The most challenging aspect of the study would have to be the collection of field data. Our institute (Marine Science Institute, University of the Philippines) currently does not have researchers with expertise to conduct technical diving, which would have improved our data collection methods. Nevertheless, we made use of what we have. We adjusted our methodologies to account for the time constraint in surveying MCEs using standard scuba diving.
The most memorable moment of the study was the breathtaking view of mesophotic coral ecosystems in our study site. It was in Apo Reef where we observed high cover of coral communities, together with large marine fishes and turtles.

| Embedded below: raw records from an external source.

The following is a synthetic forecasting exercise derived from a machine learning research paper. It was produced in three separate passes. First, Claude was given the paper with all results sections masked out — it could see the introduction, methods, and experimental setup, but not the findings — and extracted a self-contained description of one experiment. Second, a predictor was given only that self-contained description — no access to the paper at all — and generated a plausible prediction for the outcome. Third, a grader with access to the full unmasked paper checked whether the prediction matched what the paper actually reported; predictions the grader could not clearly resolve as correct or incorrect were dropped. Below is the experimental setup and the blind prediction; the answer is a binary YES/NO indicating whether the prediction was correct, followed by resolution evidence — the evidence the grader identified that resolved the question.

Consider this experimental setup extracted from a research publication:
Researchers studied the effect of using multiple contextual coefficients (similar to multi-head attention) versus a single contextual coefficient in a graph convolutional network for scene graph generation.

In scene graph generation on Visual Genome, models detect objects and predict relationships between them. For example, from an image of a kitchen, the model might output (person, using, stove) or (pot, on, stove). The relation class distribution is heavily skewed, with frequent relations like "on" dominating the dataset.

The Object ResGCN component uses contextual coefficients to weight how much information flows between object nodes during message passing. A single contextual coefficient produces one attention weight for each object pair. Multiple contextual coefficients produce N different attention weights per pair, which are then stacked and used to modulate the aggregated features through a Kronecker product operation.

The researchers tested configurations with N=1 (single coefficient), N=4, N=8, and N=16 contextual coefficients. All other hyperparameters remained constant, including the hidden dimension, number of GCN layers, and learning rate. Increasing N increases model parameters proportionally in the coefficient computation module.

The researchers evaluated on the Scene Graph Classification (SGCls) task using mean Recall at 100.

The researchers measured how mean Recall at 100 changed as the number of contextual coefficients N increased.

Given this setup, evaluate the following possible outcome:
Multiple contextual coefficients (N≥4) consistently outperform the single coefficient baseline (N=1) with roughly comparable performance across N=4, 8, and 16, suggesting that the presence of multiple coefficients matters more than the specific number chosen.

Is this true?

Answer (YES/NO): NO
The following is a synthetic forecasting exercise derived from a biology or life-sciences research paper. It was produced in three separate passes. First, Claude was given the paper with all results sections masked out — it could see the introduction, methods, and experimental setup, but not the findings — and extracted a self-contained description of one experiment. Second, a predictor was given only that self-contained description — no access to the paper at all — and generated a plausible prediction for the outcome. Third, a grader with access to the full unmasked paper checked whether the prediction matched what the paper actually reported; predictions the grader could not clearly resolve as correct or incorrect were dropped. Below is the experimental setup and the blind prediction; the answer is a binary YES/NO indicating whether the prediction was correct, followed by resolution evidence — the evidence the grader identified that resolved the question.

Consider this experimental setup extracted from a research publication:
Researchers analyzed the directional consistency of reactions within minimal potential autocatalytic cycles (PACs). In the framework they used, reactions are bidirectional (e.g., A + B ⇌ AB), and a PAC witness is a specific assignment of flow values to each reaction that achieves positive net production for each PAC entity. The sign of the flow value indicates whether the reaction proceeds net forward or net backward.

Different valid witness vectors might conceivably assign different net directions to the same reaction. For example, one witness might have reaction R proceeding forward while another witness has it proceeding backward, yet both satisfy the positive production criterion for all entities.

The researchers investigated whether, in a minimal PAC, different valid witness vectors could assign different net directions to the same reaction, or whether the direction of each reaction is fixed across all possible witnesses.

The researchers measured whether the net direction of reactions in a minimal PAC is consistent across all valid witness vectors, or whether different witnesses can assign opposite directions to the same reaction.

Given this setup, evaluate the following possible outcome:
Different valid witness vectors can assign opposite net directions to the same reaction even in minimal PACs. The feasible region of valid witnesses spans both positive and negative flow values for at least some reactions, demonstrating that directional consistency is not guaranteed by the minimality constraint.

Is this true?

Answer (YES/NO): NO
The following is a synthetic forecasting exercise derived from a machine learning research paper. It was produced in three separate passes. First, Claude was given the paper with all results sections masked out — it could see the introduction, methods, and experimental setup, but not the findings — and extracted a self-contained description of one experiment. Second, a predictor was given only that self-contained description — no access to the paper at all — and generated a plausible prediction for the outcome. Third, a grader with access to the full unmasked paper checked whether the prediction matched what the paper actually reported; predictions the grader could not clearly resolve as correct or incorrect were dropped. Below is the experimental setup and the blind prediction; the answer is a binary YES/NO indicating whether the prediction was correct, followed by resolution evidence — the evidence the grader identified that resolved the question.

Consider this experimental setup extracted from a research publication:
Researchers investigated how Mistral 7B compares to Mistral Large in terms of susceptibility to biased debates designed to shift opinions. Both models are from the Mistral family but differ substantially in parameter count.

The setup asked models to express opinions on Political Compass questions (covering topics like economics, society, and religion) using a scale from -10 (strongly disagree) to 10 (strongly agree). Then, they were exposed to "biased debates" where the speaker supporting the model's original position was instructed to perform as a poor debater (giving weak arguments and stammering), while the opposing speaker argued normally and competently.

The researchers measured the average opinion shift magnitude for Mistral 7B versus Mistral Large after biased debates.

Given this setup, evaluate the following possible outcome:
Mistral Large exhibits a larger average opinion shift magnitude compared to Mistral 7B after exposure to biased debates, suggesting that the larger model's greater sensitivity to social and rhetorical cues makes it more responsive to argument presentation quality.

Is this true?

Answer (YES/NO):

We were particularly amazed when we saw numerous white tip reef sharks (Triaenodon obesus) and humphead wrasses (Cheilinus undulatus), since these species have become rare in the Philippines.
We have this study site in the southwest atoll system referred to as Apo 29. Here, we observed a patch reef that contained a very high coral cover dominated by foliose Montipora.
Credit also goes to our funding agency (Philippine Council for Agriculture, Aquatic and Natural Resources Research and Development, Department of Science and Technology) who is continuously supporting biodiversity research, the municipal government of Sablayan that warmly welcomed us, Apo Reef Protected Area Management Board, A. Vallejo of Sablayan Tourism Office and Fernan Magno of DENR-PAMB for helping facilitate the fieldworks, and to the graduate students and dive team that supported us during our fieldworks.
We learned that surveying mesophotic coral ecosystems using standard scuba diving methods is time constraining. During our fieldworks, we were limited to one dive per day at a depth of 30 to 40 m with a dive time of only 15 minutes for safety purposes. Hence, technical diving or alternative methods (e.g., use of remotely operated vehicles) should be considered to further improve our exploration and research on mesophotic coral ecosystems in the Philippines.
We also collected data on benthic habitat and fish community assemblages in Apo Reef and other selected mesophotic coral ecosystems in the Philippines. Monitoring will be done in Apo Reef in the succeeding years.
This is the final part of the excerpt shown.